→ **The task**: Output every record precisely.

*** Block opens ***

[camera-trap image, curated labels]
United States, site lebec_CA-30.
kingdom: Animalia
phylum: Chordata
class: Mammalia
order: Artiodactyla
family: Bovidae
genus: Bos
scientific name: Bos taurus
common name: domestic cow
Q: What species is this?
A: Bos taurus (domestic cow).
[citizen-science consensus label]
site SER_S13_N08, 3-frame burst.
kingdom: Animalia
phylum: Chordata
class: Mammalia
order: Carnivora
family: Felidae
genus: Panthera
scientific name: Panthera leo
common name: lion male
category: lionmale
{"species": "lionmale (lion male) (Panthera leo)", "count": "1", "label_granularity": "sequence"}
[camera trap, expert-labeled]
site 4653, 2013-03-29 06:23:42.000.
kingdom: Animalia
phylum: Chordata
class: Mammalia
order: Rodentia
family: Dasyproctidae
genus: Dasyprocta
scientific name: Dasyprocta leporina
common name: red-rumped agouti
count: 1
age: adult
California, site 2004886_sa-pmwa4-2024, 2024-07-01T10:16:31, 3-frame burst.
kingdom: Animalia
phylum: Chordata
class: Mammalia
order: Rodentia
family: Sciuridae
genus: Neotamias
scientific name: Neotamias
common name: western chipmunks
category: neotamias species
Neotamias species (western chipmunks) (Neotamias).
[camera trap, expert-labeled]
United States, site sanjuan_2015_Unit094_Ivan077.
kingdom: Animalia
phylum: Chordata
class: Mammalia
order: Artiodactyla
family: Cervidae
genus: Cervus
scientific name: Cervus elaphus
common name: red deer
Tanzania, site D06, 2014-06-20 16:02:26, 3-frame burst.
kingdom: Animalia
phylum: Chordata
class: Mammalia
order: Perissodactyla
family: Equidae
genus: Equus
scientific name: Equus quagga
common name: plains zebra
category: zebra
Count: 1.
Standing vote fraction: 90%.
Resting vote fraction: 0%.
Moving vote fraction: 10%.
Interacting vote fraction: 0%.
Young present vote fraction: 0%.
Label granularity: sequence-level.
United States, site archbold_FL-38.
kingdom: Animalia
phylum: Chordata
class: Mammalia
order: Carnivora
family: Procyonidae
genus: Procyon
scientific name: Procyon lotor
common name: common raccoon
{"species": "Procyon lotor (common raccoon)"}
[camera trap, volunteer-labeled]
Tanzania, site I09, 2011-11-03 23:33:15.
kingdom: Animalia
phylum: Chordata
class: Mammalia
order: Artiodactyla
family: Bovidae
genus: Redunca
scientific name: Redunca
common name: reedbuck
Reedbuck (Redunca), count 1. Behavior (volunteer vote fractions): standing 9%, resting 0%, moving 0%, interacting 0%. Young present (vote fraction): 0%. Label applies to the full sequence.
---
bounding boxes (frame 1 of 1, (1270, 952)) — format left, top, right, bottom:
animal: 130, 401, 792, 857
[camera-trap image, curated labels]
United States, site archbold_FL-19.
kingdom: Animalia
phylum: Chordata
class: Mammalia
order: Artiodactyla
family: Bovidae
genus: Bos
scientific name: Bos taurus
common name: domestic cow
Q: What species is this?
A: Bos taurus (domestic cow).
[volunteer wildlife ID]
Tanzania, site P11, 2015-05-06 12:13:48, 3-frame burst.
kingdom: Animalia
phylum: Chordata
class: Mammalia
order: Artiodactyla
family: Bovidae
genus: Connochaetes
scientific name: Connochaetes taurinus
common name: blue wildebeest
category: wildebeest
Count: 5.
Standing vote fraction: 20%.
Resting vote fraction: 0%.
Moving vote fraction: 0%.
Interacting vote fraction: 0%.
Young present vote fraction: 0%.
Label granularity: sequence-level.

*** Block closes ***

→ **Your solution**:
[camera-trap image, curated labels]
United States, site lebec_CA-30.
kingdom: Animalia
phylum: Chordata
class: Mammalia
order: Artiodactyla
family: Bovidae
genus: Bos
scientific name: Bos taurus
common name: domestic cow
Q: What species is this?
A: Bos taurus (domestic cow).
[citizen-science consensus label]
site SER_S13_N08, 3-frame burst.
kingdom: Animalia
phylum: Chordata
class: Mammalia
order: Carnivora
family: Felidae
genus: Panthera
scientific name: Panthera leo
common name: lion male
category: lionmale
{"species": "lionmale (lion male) (Panthera leo)", "count": "1", "label_granularity": "sequence"}
[camera trap, expert-labeled]
site 4653, 2013-03-29 06:23:42.000.
kingdom: Animalia
phylum: Chordata
class: Mammalia
order: Rodentia
family: Dasyproctidae
genus: Dasyprocta
scientific name: Dasyprocta leporina
common name: red-rumped agouti
count: 1
age: adult
California, site 2004886_sa-pmwa4-2024, 2024-07-01T10:16:31, 3-frame burst.
kingdom: Animalia
phylum: Chordata
class: Mammalia
order: Rodentia
family: Sciuridae
genus: Neotamias
scientific name: Neotamias
common name: western chipmunks
category: neotamias species
Neotamias species (western chipmunks) (Neotamias).
[camera trap, expert-labeled]
United States, site sanjuan_2015_Unit094_Ivan077.
kingdom: Animalia
phylum: Chordata
class: Mammalia
order: Artiodactyla
family: Cervidae
genus: Cervus
scientific name: Cervus elaphus
common name: red deer
Tanzania, site D06, 2014-06-20 16:02:26, 3-frame burst.
kingdom: Animalia
phylum: Chordata
class: Mammalia
order: Perissodactyla
family: Equidae
genus: Equus
scientific name: Equus quagga
common name: plains zebra
category: zebra
Count: 1.
Standing vote fraction: 90%.
Resting vote fraction: 0%.
Moving vote fraction: 10%.
Interacting vote fraction: 0%.
Young present vote fraction: 0%.
Label granularity: sequence-level.
United States, site archbold_FL-38.
kingdom: Animalia
phylum: Chordata
class: Mammalia
order: Carnivora
family: Procyonidae
genus: Procyon
scientific name: Procyon lotor
common name: common raccoon
{"species": "Procyon lotor (common raccoon)"}
[camera trap, volunteer-labeled]
Tanzania, site I09, 2011-11-03 23:33:15.
kingdom: Animalia
phylum: Chordata
class: Mammalia
order: Artiodactyla
family: Bovidae
genus: Redunca
scientific name: Redunca
common name: reedbuck
Reedbuck (Redunca), count 1. Behavior (volunteer vote fractions): standing 9%, resting 0%, moving 0%, interacting 0%. Young present (vote fraction): 0%. Label applies to the full sequence.
---
bounding boxes (frame 1 of 1, (1270, 952)) — format left, top, right, bottom:
animal: 130, 401, 792, 857
[camera-trap image, curated labels]
United States, site archbold_FL-19.
kingdom: Animalia
phylum: Chordata
class: Mammalia
order: Artiodactyla
family: Bovidae
genus: Bos
scientific name: Bos taurus
common name: domestic cow
Q: What species is this?
A: Bos taurus (domestic cow).
[volunteer wildlife ID]
Tanzania, site P11, 2015-05-06 12:13:48, 3-frame burst.
kingdom: Animalia
phylum: Chordata
class: Mammalia
order: Artiodactyla
family: Bovidae
genus: Connochaetes
scientific name: Connochaetes taurinus
common name: blue wildebeest
category: wildebeest
Count: 5.
Standing vote fraction: 20%.
Resting vote fraction: 0%.
Moving vote fraction: 0%.
Interacting vote fraction: 0%.
Young present vote fraction: 0%.
Label granularity: sequence-level.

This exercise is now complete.